● **SET PROBLEM**
Put the data, from its first line through the line with "1.46 meters", into a two-column CSV with the columns input and output. Give one row for each piece of text and the answer that follows it, with each value in its own quoted field and any line breaks replaced by spaces.

● **RAW RECORDS**
· · · · · · ·

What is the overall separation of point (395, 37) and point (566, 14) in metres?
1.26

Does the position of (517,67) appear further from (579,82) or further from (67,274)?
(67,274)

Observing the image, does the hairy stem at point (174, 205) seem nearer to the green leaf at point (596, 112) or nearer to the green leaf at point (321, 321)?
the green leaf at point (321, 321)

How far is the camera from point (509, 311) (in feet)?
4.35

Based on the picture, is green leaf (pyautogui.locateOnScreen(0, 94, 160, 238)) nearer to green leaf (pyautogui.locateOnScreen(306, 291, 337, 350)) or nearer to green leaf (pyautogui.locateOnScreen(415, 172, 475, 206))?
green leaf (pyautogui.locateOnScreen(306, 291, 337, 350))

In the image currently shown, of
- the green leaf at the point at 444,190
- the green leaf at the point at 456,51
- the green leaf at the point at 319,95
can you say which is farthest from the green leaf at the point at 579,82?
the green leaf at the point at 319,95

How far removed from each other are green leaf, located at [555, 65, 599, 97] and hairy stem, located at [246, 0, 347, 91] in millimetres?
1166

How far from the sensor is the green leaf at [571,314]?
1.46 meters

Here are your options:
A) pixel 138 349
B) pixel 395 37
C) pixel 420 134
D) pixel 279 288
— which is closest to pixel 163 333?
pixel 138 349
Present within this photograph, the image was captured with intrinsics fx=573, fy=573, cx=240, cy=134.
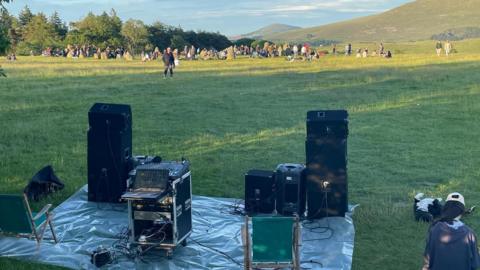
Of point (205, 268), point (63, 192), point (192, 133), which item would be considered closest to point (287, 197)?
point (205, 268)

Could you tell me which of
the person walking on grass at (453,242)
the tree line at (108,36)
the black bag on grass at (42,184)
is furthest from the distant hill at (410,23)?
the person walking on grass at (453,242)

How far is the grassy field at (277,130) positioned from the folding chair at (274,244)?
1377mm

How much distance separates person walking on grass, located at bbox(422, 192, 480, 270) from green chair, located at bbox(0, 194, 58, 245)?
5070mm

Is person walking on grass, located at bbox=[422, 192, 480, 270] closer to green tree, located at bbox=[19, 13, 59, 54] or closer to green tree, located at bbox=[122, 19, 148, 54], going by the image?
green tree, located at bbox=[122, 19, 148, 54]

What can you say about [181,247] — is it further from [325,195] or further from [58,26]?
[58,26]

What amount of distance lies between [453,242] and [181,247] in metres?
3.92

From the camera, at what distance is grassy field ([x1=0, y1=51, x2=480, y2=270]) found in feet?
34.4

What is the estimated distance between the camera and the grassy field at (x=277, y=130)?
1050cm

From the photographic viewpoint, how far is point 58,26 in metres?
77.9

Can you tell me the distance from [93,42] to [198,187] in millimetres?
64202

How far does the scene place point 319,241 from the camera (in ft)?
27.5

· · · · · · ·

● **FULL ANSWER**
input,output
"What is the overall separation of point (395, 37) and point (566, 14) in metres?","1.26"
"Does the position of (517,67) appear further from (579,82) or further from (67,274)?","(67,274)"
"Observing the image, does the hairy stem at point (174, 205) seem nearer to the green leaf at point (596, 112) or nearer to the green leaf at point (321, 321)?","the green leaf at point (321, 321)"
"How far is the camera from point (509, 311) (in feet)?","4.35"
"Based on the picture, is green leaf (pyautogui.locateOnScreen(0, 94, 160, 238)) nearer to green leaf (pyautogui.locateOnScreen(306, 291, 337, 350)) or nearer to green leaf (pyautogui.locateOnScreen(415, 172, 475, 206))?","green leaf (pyautogui.locateOnScreen(306, 291, 337, 350))"
"In the image currently shown, of - the green leaf at the point at 444,190 - the green leaf at the point at 456,51 - the green leaf at the point at 319,95 can you say which is farthest from the green leaf at the point at 579,82?","the green leaf at the point at 319,95"
"How far removed from each other are green leaf, located at [555, 65, 599, 97] and hairy stem, located at [246, 0, 347, 91] in millimetres?","1166"
"How far from the sensor is the green leaf at [571,314]?","1.46 meters"